In the last decade or so, healthcare sharing programs have become a popular, more affordable alternative to health insurance. For many, these programs offer lower monthly costs, shared community values, and a more personal approach to healthcare. But how exactly does healthcare sharing work?
Let’s break it down, covering key terms to understand like monthly share, member responsibility, and providers, and explore how this community-based model helps members manage medical expenses.
Healthcare sharing is a voluntary system in which members contribute funds each month to help pay the eligible medical expenses of others. Unlike insurance, there’s no contract or guarantee of payment. Instead, it’s based on the shared commitment of a community to help one another.
Programs like Impact Health Sharing operate on this principle, using shared contributions to reduce costs and support members during medical needs. Healthcare Sharing organizations are not insurance companies and are not regulated in the same way, meaning they follow member-approved guidelines rather than state insurance laws.
This community-first model encourages transparency, mutual aid, and stewardship—values that appeal to people seeking more purpose and affordability in their healthcare choices.
Your monthly share is at the heart of how healthcare sharing works. It’s the set amount you contribute each month to support others’ medical needs.
Think of it like an insurance premium but instead of paying a company, your monthly share goes directly toward helping fellow members.
This structure keeps costs more predictable for members and ensures that funds are used with integrity and transparency.
“Member responsibility” is a term you’ll see often in healthcare sharing. It refers to what you must pay out-of-pocket before community sharing begins.
Most programs use terms like Annual Household Portion (AHP), Primary Responsibility Amount, or Member Responsibility Amount, which function similar to a deductible in insurance.
Your responsibility doesn’t end there; it also includes following program guidelines, making your monthly share payments on a timely basis, and ensuring providers submit bills correctly.
Providers—your doctors, hospitals, and other healthcare professionals and facilities—are a vital part of how sharing works.
Some healthcare sharing programs have relationships with large provider networks, allowing members to access care at discounted rates, while some allow more freedom to choose your own providers.
Some programs encourage providers to submit bills electronically and are able to pay quickly while others reimburse after the member self-pays. Impact Health Sharing will work with any provider–whether via electronic submission or self-pay, either option qualifies for sharing.
This cycle repeats as each member contributes and benefits from the community’s collective support.
Download this simple checklist to help you understand what to expect and what steps to take before you join.
Healthcare sharing offers a meaningful alternative to insurance centered on community, compassion, and shared responsibility. Members contribute a monthly share, fulfill their member responsibility, and work closely with their providers to help the process run smoothly.
For those seeking affordable, values-driven healthcare, this model may be a perfect fit. Just be sure to read the fine print, understand your responsibilities, and choose a reputable organization that aligns with your needs.
------------------------
Work to complete:
a) Please rewrite the healthcare sharing article from "Think of it" to "how sharing works.", putting "honesty" in place of "integrity".
b) Answer these questions from the healthcare sharing article, one line each:
(i) What do healthcare sharing organizations follow instead of state insurance laws?
(ii) Which three terms do most programs use for something that works like a deductible in insurance?
(iii) What do relationships with large provider networks let members do?

Dataset records:
------------------------
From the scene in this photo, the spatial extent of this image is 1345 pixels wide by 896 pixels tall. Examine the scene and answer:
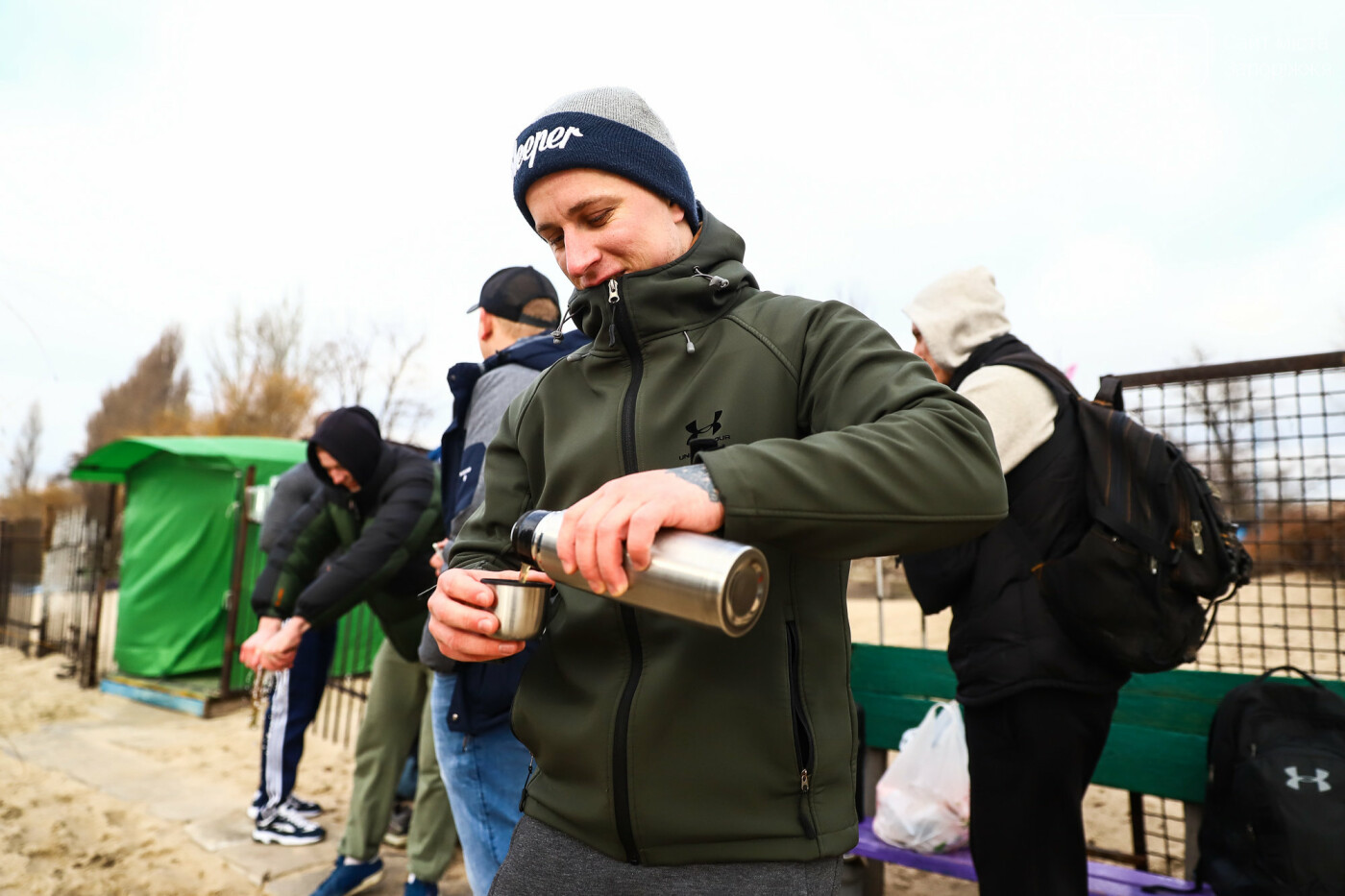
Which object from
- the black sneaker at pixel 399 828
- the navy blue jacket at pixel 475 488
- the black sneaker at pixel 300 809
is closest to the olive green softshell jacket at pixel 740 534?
the navy blue jacket at pixel 475 488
------------------------
Per-task answers:
a)
Think of it like an insurance premium but instead of paying a company, your monthly share goes directly toward helping fellow members.
This structure keeps costs more predictable for members and ensures that funds are used with honesty and transparency.
“Member responsibility” is a term you’ll see often in healthcare sharing. It refers to what you must pay out-of-pocket before community sharing begins.
Most programs use terms like Annual Household Portion (AHP), Primary Responsibility Amount, or Member Responsibility Amount, which function similar to a deductible in insurance.
Your responsibility doesn’t end there; it also includes following program guidelines, making your monthly share payments on a timely basis, and ensuring providers submit bills correctly.
Providers—your doctors, hospitals, and other healthcare professionals and facilities—are a vital part of how sharing works.

b)
(i) Member-approved guidelines.
(ii) Annual Household Portion (AHP), Primary Responsibility Amount, and Member Responsibility Amount.
(iii) Access care at discounted rates.